## 任务详情
重新写出以下所有行，把其中的“bridge railing”替换为“bridge handrail”，其余内容一律保持不变。

数据集条目:
⟨

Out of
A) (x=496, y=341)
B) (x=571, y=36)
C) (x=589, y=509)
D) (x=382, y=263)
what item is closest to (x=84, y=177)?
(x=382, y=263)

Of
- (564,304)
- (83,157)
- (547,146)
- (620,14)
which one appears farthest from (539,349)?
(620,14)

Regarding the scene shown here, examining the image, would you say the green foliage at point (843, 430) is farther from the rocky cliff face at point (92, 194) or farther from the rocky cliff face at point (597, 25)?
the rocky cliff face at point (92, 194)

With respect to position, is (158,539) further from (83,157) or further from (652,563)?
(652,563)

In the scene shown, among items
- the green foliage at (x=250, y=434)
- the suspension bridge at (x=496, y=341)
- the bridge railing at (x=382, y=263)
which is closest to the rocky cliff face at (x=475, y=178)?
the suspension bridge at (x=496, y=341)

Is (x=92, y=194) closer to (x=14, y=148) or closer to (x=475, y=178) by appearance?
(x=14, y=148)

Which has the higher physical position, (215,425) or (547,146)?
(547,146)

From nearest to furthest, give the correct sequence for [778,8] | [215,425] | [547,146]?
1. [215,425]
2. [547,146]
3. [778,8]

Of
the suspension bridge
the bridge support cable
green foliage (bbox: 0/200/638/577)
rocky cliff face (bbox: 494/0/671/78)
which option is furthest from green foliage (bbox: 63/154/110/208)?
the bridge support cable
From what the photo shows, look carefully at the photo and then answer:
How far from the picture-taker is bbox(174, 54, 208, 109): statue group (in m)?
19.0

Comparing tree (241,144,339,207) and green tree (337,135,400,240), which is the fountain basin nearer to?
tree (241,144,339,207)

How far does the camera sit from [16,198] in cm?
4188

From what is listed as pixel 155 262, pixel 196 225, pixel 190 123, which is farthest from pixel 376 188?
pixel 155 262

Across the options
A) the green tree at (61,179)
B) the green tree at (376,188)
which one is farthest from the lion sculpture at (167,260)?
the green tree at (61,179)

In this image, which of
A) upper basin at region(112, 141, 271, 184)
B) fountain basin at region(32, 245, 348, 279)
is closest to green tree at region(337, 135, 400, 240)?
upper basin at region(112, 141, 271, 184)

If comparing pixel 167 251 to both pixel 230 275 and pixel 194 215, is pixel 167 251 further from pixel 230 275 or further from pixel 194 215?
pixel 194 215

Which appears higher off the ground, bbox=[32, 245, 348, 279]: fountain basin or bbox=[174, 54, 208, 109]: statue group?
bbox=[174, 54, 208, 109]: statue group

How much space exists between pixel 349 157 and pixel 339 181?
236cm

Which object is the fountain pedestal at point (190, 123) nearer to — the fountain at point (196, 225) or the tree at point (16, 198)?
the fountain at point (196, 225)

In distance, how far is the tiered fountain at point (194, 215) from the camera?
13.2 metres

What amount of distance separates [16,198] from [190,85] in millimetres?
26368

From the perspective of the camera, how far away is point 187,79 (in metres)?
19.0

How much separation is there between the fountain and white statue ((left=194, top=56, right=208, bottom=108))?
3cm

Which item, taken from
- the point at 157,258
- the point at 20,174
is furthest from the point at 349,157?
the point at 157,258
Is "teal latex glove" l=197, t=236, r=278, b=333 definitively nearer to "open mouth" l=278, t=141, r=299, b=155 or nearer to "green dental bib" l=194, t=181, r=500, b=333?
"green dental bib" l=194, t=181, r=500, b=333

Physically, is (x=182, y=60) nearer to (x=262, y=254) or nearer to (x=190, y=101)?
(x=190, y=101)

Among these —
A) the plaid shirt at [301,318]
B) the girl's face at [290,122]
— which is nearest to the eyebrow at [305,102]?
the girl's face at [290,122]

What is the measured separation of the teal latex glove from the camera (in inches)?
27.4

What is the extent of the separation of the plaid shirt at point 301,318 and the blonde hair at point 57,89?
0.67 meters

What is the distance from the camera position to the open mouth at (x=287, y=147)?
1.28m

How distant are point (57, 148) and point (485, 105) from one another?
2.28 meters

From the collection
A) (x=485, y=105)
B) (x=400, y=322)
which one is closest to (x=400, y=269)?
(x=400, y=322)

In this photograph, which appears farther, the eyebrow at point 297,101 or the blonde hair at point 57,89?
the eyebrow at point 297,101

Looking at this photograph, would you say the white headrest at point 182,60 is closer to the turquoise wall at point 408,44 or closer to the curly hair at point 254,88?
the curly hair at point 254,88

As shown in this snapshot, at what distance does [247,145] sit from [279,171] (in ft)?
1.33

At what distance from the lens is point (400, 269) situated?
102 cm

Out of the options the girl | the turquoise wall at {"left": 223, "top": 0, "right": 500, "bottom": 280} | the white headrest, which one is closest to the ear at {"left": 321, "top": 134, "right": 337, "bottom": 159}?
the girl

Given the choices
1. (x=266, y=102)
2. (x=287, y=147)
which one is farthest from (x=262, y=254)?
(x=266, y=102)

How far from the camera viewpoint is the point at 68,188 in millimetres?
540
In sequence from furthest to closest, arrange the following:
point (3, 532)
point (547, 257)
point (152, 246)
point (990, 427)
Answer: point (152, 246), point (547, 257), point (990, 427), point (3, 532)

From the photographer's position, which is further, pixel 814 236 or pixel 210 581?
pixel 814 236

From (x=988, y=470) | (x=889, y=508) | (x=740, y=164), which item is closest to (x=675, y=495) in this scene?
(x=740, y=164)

⟩

## 参考答案
Out of
A) (x=496, y=341)
B) (x=571, y=36)
C) (x=589, y=509)
D) (x=382, y=263)
what item is closest to (x=84, y=177)?
(x=382, y=263)

Of
- (564,304)
- (83,157)
- (547,146)
- (620,14)
which one appears farthest from (539,349)?
(620,14)

Regarding the scene shown here, examining the image, would you say the green foliage at point (843, 430) is farther from the rocky cliff face at point (92, 194) or farther from the rocky cliff face at point (597, 25)?
the rocky cliff face at point (92, 194)

With respect to position, is (158,539) further from (83,157) or further from (652,563)?
(652,563)

In the scene shown, among items
- the green foliage at (x=250, y=434)
- the suspension bridge at (x=496, y=341)
- the bridge handrail at (x=382, y=263)
which is closest to the rocky cliff face at (x=475, y=178)?
the suspension bridge at (x=496, y=341)

Is (x=92, y=194) closer to (x=14, y=148) or closer to (x=475, y=178) by appearance?
(x=14, y=148)

Which has the higher physical position, (215,425) or (547,146)?
(547,146)

From nearest to furthest, give the correct sequence for [778,8] | [215,425] | [547,146]?
1. [215,425]
2. [547,146]
3. [778,8]

Of
the suspension bridge
the bridge support cable
green foliage (bbox: 0/200/638/577)
rocky cliff face (bbox: 494/0/671/78)
which option is furthest from green foliage (bbox: 63/154/110/208)?
the bridge support cable
From what the photo shows, look carefully at the photo and then answer:
How far from the picture-taker is bbox(174, 54, 208, 109): statue group (in m)?
19.0

Comparing tree (241,144,339,207) and green tree (337,135,400,240), which is the fountain basin nearer to?
tree (241,144,339,207)

How far does the camera sit from [16,198] in cm?
4188

From what is listed as pixel 155 262, pixel 196 225, pixel 190 123, which is farthest from pixel 376 188?
pixel 155 262

Across the options
A) the green tree at (61,179)
B) the green tree at (376,188)
which one is farthest from the lion sculpture at (167,260)?
the green tree at (61,179)

In this image, which of
A) upper basin at region(112, 141, 271, 184)
B) fountain basin at region(32, 245, 348, 279)
is closest to green tree at region(337, 135, 400, 240)?
upper basin at region(112, 141, 271, 184)

If comparing pixel 167 251 to both pixel 230 275 and pixel 194 215, is pixel 167 251 further from pixel 230 275 or further from pixel 194 215?
pixel 194 215

Which appears higher off the ground, bbox=[32, 245, 348, 279]: fountain basin or bbox=[174, 54, 208, 109]: statue group?
bbox=[174, 54, 208, 109]: statue group

How much space exists between pixel 349 157 and pixel 339 181?
236cm

Which object is the fountain pedestal at point (190, 123) nearer to — the fountain at point (196, 225) or the tree at point (16, 198)?
the fountain at point (196, 225)

In distance, how far is the tiered fountain at point (194, 215) from the camera?
13.2 metres

What amount of distance separates [16,198] from [190,85] in millimetres?
26368

From the perspective of the camera, how far away is point 187,79 (in metres)?
19.0

How much separation is there between the fountain and white statue ((left=194, top=56, right=208, bottom=108))?
3cm

Which item, taken from
- the point at 157,258
- the point at 20,174
is furthest from the point at 349,157?
the point at 157,258
Is "teal latex glove" l=197, t=236, r=278, b=333 definitively nearer to "open mouth" l=278, t=141, r=299, b=155 or nearer to "green dental bib" l=194, t=181, r=500, b=333?
"green dental bib" l=194, t=181, r=500, b=333

Physically, is (x=182, y=60) nearer to (x=262, y=254) or nearer to (x=190, y=101)?
(x=190, y=101)

Among these —
A) the plaid shirt at [301,318]
B) the girl's face at [290,122]
— which is nearest to the eyebrow at [305,102]?
the girl's face at [290,122]

What is the measured separation of the teal latex glove from the camera (in inches)?
27.4

What is the extent of the separation of the plaid shirt at point 301,318 and the blonde hair at point 57,89?
0.67 meters

What is the distance from the camera position to the open mouth at (x=287, y=147)?
1.28m

How distant are point (57, 148) and point (485, 105) from one another?
2.28 meters

From the collection
A) (x=485, y=105)
B) (x=400, y=322)
which one is closest to (x=400, y=269)?
(x=400, y=322)

In this photograph, which appears farther, the eyebrow at point 297,101 or the blonde hair at point 57,89?
the eyebrow at point 297,101

Looking at this photograph, would you say the white headrest at point 182,60 is closer to the turquoise wall at point 408,44 or closer to the curly hair at point 254,88?
the curly hair at point 254,88

As shown in this snapshot, at what distance does [247,145] sit from [279,171] (in ft)?
1.33

At what distance from the lens is point (400, 269) situated?
102 cm

Out of the options the girl | the turquoise wall at {"left": 223, "top": 0, "right": 500, "bottom": 280} | the white headrest, which one is closest to the ear at {"left": 321, "top": 134, "right": 337, "bottom": 159}?
the girl

Given the choices
1. (x=266, y=102)
2. (x=287, y=147)
which one is farthest from (x=262, y=254)?
(x=266, y=102)

How far from the camera viewpoint is the point at 68,188 in millimetres?
540
In sequence from furthest to closest, arrange the following:
point (3, 532)
point (547, 257)
point (152, 246)
point (990, 427)
Answer: point (152, 246), point (547, 257), point (990, 427), point (3, 532)

From the photographer's position, which is further, pixel 814 236 or pixel 210 581?
pixel 814 236

From (x=988, y=470) | (x=889, y=508) | (x=740, y=164), which item is closest to (x=675, y=495) in this scene?
(x=740, y=164)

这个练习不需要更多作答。